Veterans comfort Mar Encinas, 46, mother of little Jairo, almost three years old, who runs, paints and plays in this center that does not look like a center as if he were at home. "My son is the reason to live," he says through tears, "but I feel bad mother." "I don't love myself, I'm always depressed, wanting to cry," says Encinas, who suffers from a personality disorder. Chelo López, 44, who is very overwhelmed, is also encouraging because from social services they propose that their three-year-old daughter spend a few days a week at the home of a relative so that the little girl "stabilizes." The case comes a year and a half ago, when Lopez, with bipolar disorder, suffered a crisis. But the experts who treat it believe that the measure, now, would not make sense. "I have panic in case my daughter thinks I don't love her," he says about the possible separation.

And is that mental illness does not alter at all, according to Del Amo, the psychologist, "the ability to love or transmit love" of these mothers, essential in the first years of life of children. Juanas corroborates it. “My children have been my goal to fight, if not what would be the meaning of my life. What I didn't think is that something so beautiful would come out of that force of mother-child love, ”he says. “My daughter says that I am admirable, because even though I am sick, I see that I love them and I care about them,” she takes pride.

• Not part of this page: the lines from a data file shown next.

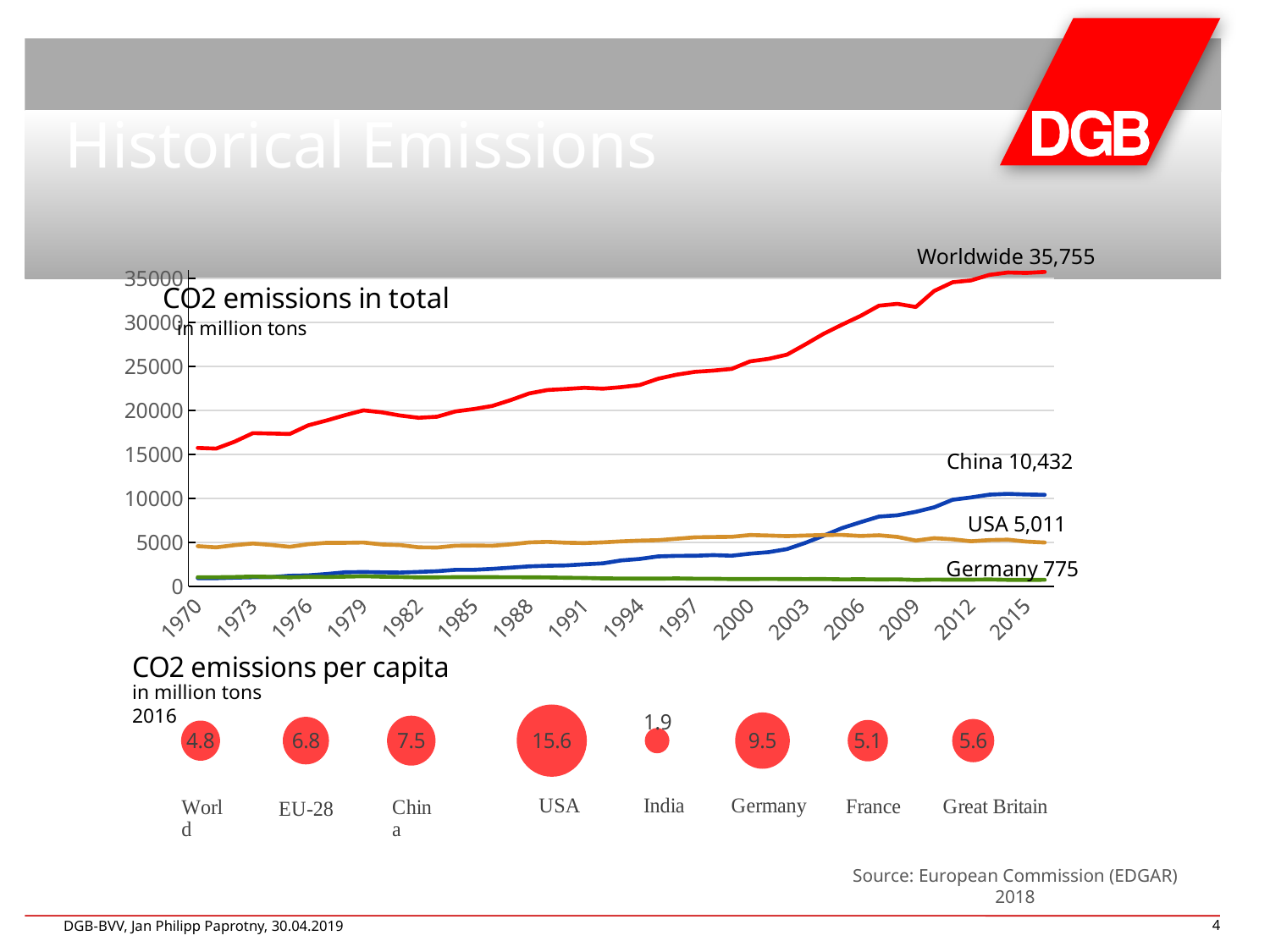
In the 'CO2 emissions in total' chart, what is the final labelled value for the USA? 5,011 In the 'CO2 emissions in total' chart, what is the difference between the final labelled values for China and the USA? 5,421 In the 'CO2 emissions in total' chart, does the Worldwide line rise or fall from 1970 to 2015? rise In the 'CO2 emissions in total' chart, what is the final labelled value for Germany? 775 How many categories are shown in the 'CO2 emissions per capita' chart? 8 In the 'CO2 emissions per capita' chart, which country has the lowest value? India In the 'CO2 emissions in total' chart, what is the final labelled value for China? 10,432 In the 'CO2 emissions in total' chart, is the Worldwide value in 1970 greater or less than 20000? less In the 'CO2 emissions per capita' chart, which is larger, Germany or France? Germany In the 'CO2 emissions per capita' chart, what is the value for the USA? 15.6 What kind of chart is 'CO2 emissions in total'? line chart In the 'CO2 emissions in total' chart, what is the final labelled Worldwide value? 35,755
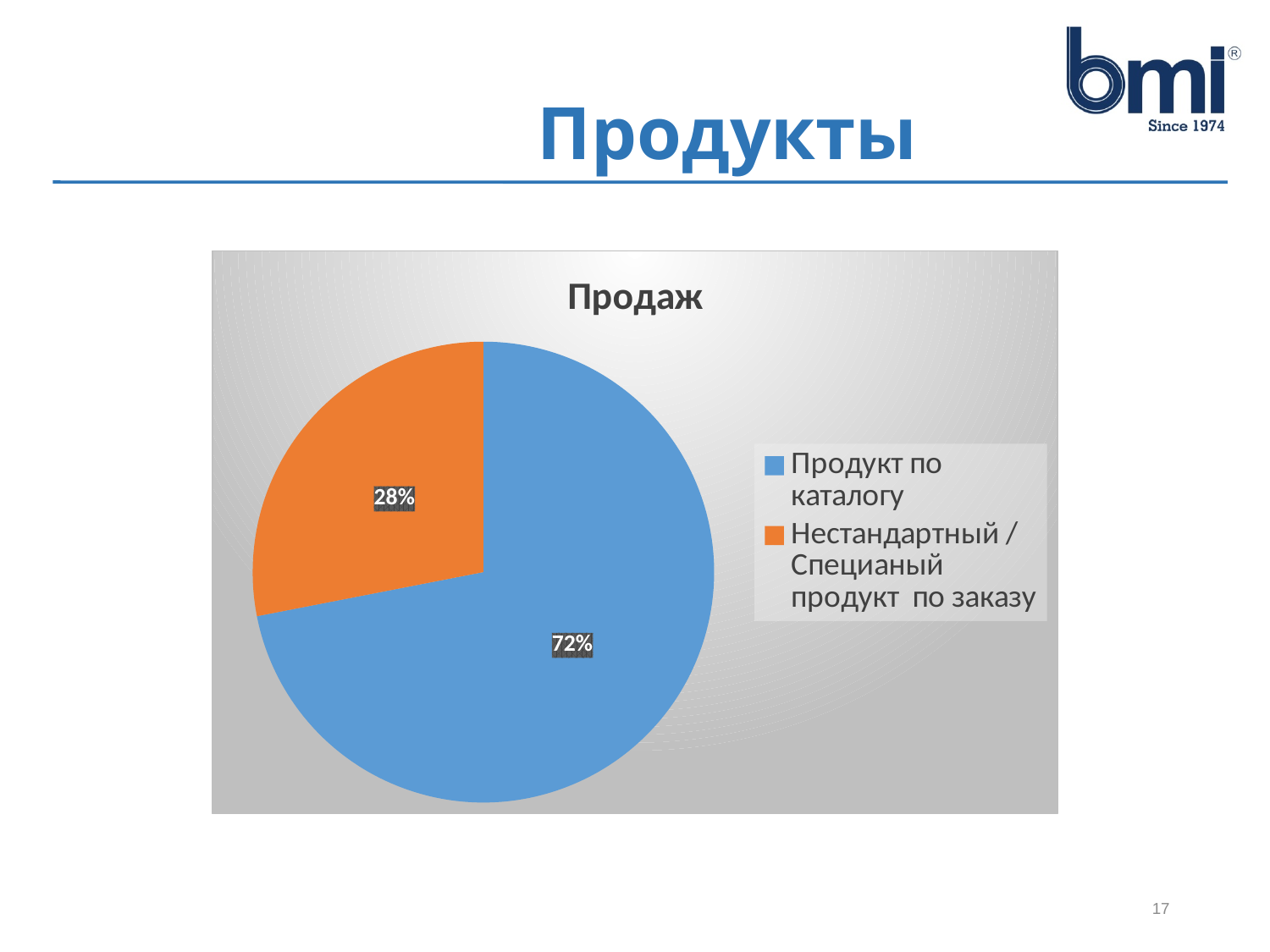
Which slice is the smallest? Нестандартный / Специаный продукт по заказу Which slice is the largest? Продукт по каталогу What is the difference in percentage points between the "Продукт по каталогу" slice and the "Нестандартный / Специаный продукт по заказу" slice? 44 How many entries does the legend list? 2 What is the title of the chart? Продаж What share of the pie does "Нестандартный / Специаный продукт по заказу" have? 28% How many slices does the pie chart have? 2 What kind of chart is shown on the slide? pie chart Which is larger: the share for "Продукт по каталогу" or the share for "Нестандартный / Специаный продукт по заказу"? Продукт по каталогу What share of the pie does "Продукт по каталогу" have? 72% What colour is the slice for "Нестандартный / Специаный продукт по заказу"? orange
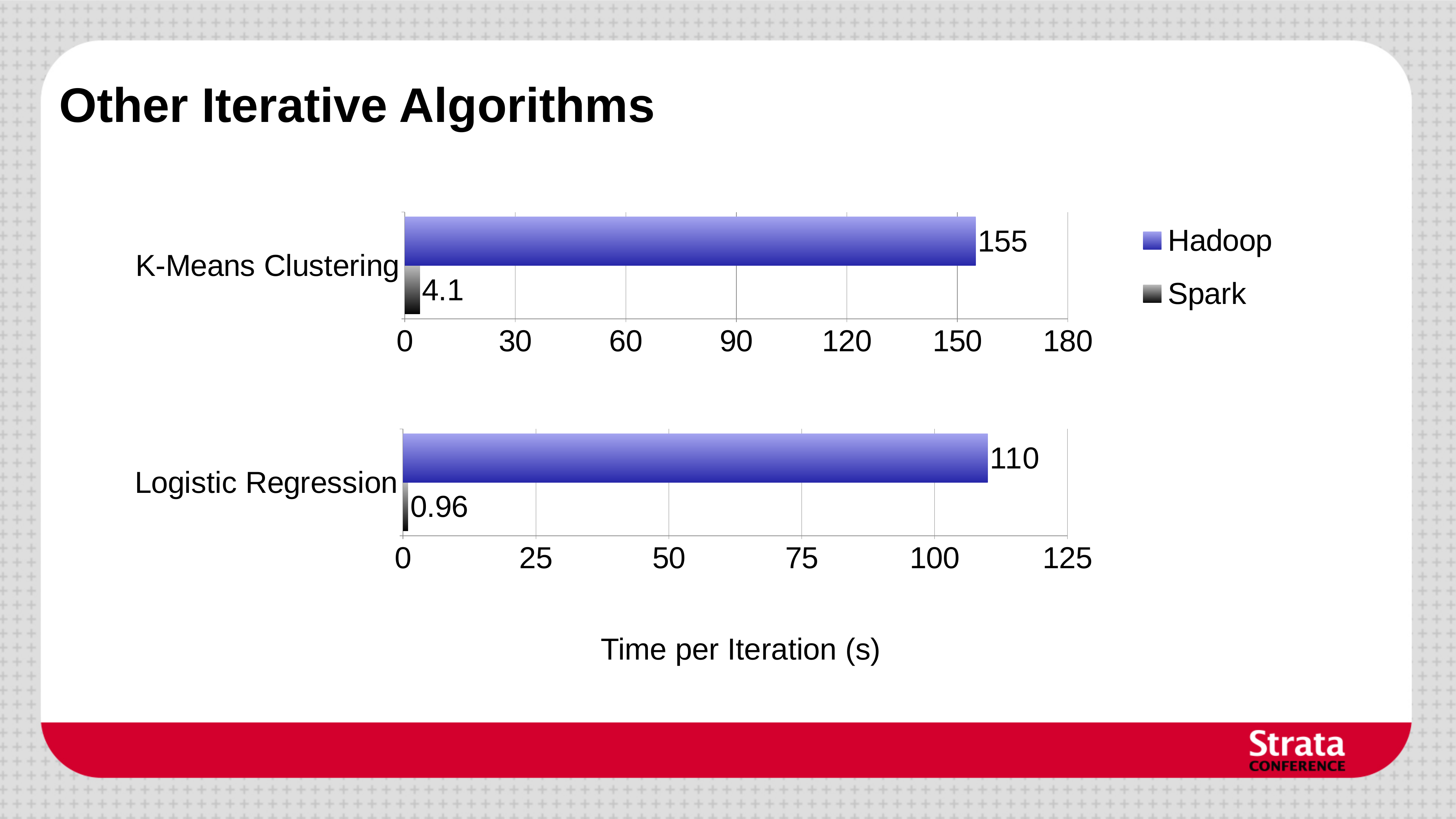
In the bottom chart (Logistic Regression), is the Hadoop value greater or less than 100? greater How many series does the legend list? 2 In the bottom chart (Logistic Regression), what is the time per iteration for Spark? 0.96 What kind of chart is used on this slide? Bar chart In the bottom chart (Logistic Regression), what is the time per iteration for Hadoop? 110 In the top chart (K-Means Clustering), what is the time per iteration for Hadoop? 155 In the top chart (K-Means Clustering), what is the difference between the Hadoop and Spark times per iteration? 150.9 In the bottom chart (Logistic Regression), which series has the lower time per iteration? Spark In the bottom chart (Logistic Regression), what is the difference between the Hadoop and Spark times per iteration? 109.04 In the top chart (K-Means Clustering), which series has the higher time per iteration, Hadoop or Spark? Hadoop In the top chart (K-Means Clustering), is the Hadoop value greater or less than 150? greater In the top chart (K-Means Clustering), what is the time per iteration for Spark? 4.1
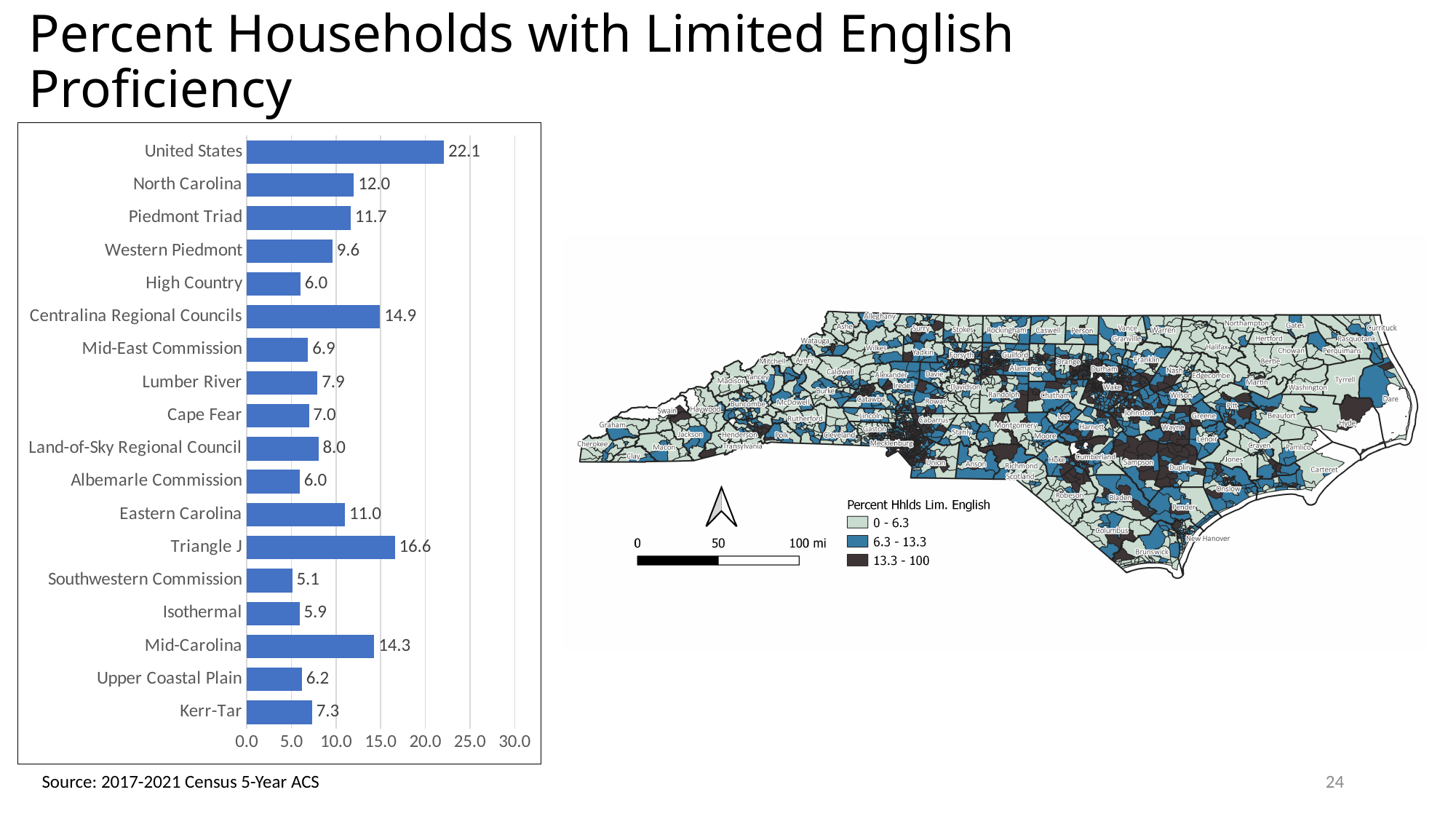
What is the difference between the values for United States and North Carolina in the bar chart? 10.1 What is the value for Triangle J in the bar chart? 16.6 Which category has the highest value in the bar chart? United States Which has a larger value in the bar chart, Piedmont Triad or Eastern Carolina? Piedmont Triad What is the value for North Carolina in the bar chart? 12.0 How many categories are shown in the bar chart? 18 Which category has the lowest value in the bar chart? Southwestern Commission What kind of chart is shown on the left of the slide? Bar chart What is the difference between the values for Triangle J and Mid-Carolina in the bar chart? 2.3 What is the value for Kerr-Tar in the bar chart? 7.3 What is the title of the slide containing the bar chart? Percent Households with Limited English Proficiency What is the value for Centralina Regional Councils in the bar chart? 14.9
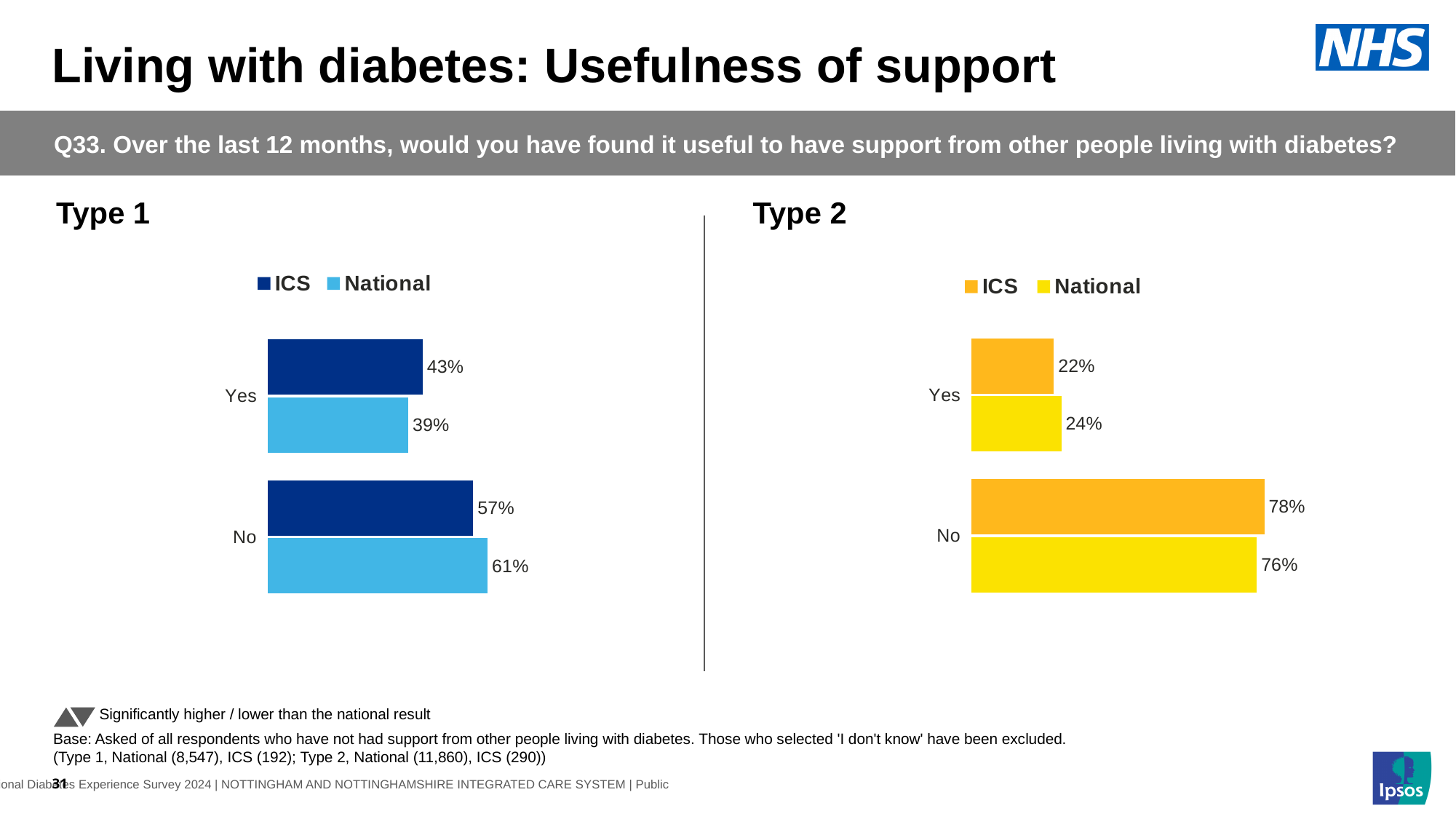
In the Type 1 chart, what is the National value for No? 61% In the Type 2 chart, what is the difference between the ICS and National values for No? 2 percentage points How many categories are shown in the Type 2 chart? 2 In the Type 2 chart, which category has the highest ICS value? No In the Type 1 chart, which is larger for No: the ICS value or the National value? National What kind of chart is the Type 1 chart? Bar chart In the Type 2 chart, which is larger for Yes: the ICS value or the National value? National In the Type 2 chart, what is the National value for Yes? 24% In the Type 1 chart, what is the difference between the ICS and National values for Yes? 4 percentage points In the Type 2 chart, what is the ICS value for No? 78% In the Type 1 chart, what is the ICS value for Yes? 43% How many series does the legend of the Type 1 chart list? 2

The ghost of custody withdrawal

The proportion of women with severe mental disorders with at least one child is around 60%, doubling the number of men, according to a study by the Complutense University. 43% of fathers and mothers with this type of diagnosis in the Community of Madrid end up losing the guardianship of their minor children.

Withdrawal from custody is one of the main ghosts that persecute these mothers. The director of Casa Verde explains that, despite the words of thanks they express, they have had to overcome a lot of distrust. “When they are sent here they don't know us, they think we are going to judge them and we are going to take away the children. We have to make them understand that we are the best guarantee that they can maintain custody. ”

Of the 135 children who have passed through the center, there has only been one case, of two brothers, in which it has been necessary to withdraw it. From his experience, he believes that family judges "tend to be sensible, know the importance of maintaining the link," and understand that "mental illness does not determine the quality of childcare when they have support."